The problem: Repeat word for word the lines of the rows below, from the line containing "From the scene" through the last line of the rows, both ends included.

————————

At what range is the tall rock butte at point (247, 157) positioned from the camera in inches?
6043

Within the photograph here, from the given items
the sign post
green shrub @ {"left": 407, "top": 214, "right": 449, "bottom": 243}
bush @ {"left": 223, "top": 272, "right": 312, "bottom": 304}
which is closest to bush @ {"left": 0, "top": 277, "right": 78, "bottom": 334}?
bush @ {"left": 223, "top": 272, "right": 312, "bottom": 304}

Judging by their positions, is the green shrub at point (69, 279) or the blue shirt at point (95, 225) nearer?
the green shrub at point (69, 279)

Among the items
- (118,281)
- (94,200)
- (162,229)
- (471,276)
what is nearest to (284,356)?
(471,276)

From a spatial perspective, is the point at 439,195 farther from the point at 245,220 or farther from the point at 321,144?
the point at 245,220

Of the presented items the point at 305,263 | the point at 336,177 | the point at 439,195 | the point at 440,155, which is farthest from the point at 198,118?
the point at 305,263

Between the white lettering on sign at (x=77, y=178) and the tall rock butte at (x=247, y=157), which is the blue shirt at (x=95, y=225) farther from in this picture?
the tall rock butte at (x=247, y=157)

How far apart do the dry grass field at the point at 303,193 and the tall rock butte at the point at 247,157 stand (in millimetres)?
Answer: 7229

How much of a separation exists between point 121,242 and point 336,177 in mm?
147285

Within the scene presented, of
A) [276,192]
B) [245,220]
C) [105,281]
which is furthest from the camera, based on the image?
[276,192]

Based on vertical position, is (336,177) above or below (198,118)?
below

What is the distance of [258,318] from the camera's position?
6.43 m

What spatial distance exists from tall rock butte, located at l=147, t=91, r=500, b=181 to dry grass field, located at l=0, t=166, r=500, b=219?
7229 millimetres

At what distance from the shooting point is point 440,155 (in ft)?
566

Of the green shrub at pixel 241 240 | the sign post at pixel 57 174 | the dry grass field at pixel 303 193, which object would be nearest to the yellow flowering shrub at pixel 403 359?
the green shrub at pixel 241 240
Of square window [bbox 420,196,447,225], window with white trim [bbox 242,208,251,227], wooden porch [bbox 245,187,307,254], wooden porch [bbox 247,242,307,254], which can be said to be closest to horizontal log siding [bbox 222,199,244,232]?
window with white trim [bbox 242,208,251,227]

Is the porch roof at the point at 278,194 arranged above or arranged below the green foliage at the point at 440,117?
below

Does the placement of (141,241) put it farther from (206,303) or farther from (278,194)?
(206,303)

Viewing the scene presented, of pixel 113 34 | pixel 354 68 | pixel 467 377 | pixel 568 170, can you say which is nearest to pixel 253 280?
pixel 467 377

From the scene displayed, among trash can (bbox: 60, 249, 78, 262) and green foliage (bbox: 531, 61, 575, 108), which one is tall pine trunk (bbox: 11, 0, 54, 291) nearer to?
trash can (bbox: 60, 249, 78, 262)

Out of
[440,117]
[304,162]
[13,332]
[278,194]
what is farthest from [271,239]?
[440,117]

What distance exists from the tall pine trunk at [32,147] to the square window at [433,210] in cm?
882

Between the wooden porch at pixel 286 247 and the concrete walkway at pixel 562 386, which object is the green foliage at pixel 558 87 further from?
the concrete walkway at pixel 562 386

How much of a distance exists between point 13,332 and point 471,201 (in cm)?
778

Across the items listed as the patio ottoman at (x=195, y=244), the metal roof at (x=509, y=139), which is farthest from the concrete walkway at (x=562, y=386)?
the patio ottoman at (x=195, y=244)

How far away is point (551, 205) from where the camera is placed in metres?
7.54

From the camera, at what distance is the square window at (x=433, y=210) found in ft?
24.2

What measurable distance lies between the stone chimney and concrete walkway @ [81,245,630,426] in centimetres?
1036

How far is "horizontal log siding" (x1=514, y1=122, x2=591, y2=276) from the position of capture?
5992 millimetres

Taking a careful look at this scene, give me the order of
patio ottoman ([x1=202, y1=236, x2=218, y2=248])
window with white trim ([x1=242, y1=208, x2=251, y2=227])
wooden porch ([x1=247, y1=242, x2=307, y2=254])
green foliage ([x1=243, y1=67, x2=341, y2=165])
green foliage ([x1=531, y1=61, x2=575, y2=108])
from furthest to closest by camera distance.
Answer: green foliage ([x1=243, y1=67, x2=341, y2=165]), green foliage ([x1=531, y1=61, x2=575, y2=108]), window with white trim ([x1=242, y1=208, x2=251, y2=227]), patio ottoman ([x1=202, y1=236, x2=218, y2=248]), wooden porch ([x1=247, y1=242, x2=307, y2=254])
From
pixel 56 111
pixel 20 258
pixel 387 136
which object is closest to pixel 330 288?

————————

In response:
From the scene displayed, among trash can (bbox: 60, 249, 78, 262) and green foliage (bbox: 531, 61, 575, 108), which one is tall pine trunk (bbox: 11, 0, 54, 291) nearer to?
trash can (bbox: 60, 249, 78, 262)

Out of
[440,117]
[304,162]
[13,332]
[278,194]
what is farthest from [271,239]?
[440,117]

What distance exists from the tall pine trunk at [32,147] to the square window at [433,210] in cm?
882

Between the wooden porch at pixel 286 247 and the concrete walkway at pixel 562 386, which object is the green foliage at pixel 558 87 further from?
the concrete walkway at pixel 562 386

How much of a distance exists between point 13,332 and point 471,201 (in cm)?
778

Across the items listed as the patio ottoman at (x=195, y=244), the metal roof at (x=509, y=139), which is farthest from the concrete walkway at (x=562, y=386)?
the patio ottoman at (x=195, y=244)

How far away is point (551, 205) from where the camera is placed in metres?
7.54

From the camera, at what distance is the square window at (x=433, y=210) found in ft?
24.2

What measurable distance lies between the stone chimney and concrete walkway @ [81,245,630,426] in centimetres?
1036

How far is "horizontal log siding" (x1=514, y1=122, x2=591, y2=276) from the position of capture?
5992 millimetres

Taking a careful look at this scene, give me the order of
patio ottoman ([x1=202, y1=236, x2=218, y2=248])
window with white trim ([x1=242, y1=208, x2=251, y2=227])
wooden porch ([x1=247, y1=242, x2=307, y2=254])
green foliage ([x1=243, y1=67, x2=341, y2=165])
green foliage ([x1=531, y1=61, x2=575, y2=108])
from furthest to closest by camera distance.
Answer: green foliage ([x1=243, y1=67, x2=341, y2=165]), green foliage ([x1=531, y1=61, x2=575, y2=108]), window with white trim ([x1=242, y1=208, x2=251, y2=227]), patio ottoman ([x1=202, y1=236, x2=218, y2=248]), wooden porch ([x1=247, y1=242, x2=307, y2=254])
From
pixel 56 111
pixel 20 258
pixel 387 136
which object is closest to pixel 330 288?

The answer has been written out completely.